▸ WORK TO COMPLETE:
• 1. Answer these from the Tobalá mezcal listing:
(a) What wood are the fermentation tanks made of?
(b) About how many years does Tobalá take to mature?
(c) What kind of soil does Tobalá grow best in?
• 2. Duplicate the stretch of the Tobalá mezcal listing from "Tobalá is a" through "and other factors." without changing a character.

Master Mezcalero: Silverio García Luis & Epifania Gómez Mejía
NOM: NOM-0162
Agave Varietal: Tobalá
Scientific Name: Agave potatorum
Place of Origin: Rancho Blanco Güilá, Oaxaca, 70442, Mexico
Fermentation: Natural Fermentation in Ocote pine wood tanks
Still Type: Clay Pot; Agave Quiote Distillation Tube
Dates of Distillation: June 2023
Total Liters: 800
ABV: 48%

Tasting Notes: COMING SOON

Tobalá (Agave potatorum)

Tobalá is the Yoda of all agaves.  It is small and cute, but fierce and wise.

Tobalá is a small broad-leafed agave that grows best in rocky craggy soil at high altitude. It takes about 8-12 years to mature, depending on climate, terroir, and other factors.

Perhaps due to the high altitudes where it flourishes, Tobalá typically yields a highly approachable yet sweet, mellow, floral mezcal with round mouth feel.  Tobalá can be cultivated and has been cultivated with some success.  Nonetheless, partially due to the long time it takes to mature, most Tobalá mezcals in the market today are prepared from wild agaves.

▸ RECORDS SHOWN:
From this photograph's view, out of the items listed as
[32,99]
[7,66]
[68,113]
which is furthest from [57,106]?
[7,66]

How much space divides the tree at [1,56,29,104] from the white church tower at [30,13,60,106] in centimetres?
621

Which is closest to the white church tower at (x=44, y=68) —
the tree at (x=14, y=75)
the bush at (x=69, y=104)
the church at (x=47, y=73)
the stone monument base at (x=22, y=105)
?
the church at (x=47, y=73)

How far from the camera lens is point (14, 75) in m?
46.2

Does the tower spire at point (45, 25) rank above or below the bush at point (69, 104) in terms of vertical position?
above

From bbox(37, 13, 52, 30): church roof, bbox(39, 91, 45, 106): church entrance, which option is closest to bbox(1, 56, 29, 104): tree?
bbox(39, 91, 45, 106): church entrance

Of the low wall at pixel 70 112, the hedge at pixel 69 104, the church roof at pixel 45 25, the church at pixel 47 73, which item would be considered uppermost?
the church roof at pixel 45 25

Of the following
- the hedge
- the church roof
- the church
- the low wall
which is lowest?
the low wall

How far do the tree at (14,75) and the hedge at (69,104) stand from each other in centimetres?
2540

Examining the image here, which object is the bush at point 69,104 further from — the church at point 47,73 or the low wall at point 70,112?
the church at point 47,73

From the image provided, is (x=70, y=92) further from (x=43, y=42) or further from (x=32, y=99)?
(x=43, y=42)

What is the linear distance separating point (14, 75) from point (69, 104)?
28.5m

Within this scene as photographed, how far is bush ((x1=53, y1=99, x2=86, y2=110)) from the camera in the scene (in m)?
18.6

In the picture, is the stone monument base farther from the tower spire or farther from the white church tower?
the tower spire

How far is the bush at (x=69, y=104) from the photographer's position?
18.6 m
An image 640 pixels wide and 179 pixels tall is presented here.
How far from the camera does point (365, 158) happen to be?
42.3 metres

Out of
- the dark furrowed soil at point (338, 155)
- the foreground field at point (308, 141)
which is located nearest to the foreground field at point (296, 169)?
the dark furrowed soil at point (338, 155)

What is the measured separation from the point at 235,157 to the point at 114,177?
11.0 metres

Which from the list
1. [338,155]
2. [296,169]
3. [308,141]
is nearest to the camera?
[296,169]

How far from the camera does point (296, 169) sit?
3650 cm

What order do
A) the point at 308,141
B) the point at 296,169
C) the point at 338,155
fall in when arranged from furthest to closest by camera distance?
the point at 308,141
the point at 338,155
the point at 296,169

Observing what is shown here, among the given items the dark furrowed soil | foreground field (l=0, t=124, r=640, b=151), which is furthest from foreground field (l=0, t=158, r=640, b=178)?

▸ FULL SOLUTIONS:
• 1.
(a) Ocote pine wood.
(b) About 8-12 years, depending on climate, terroir, and other factors.
(c) Rocky, craggy soil at high altitude.

• 2.
Tobalá is a small broad-leafed agave that grows best in rocky craggy soil at high altitude. It takes about 8-12 years to mature, depending on climate, terroir, and other factors.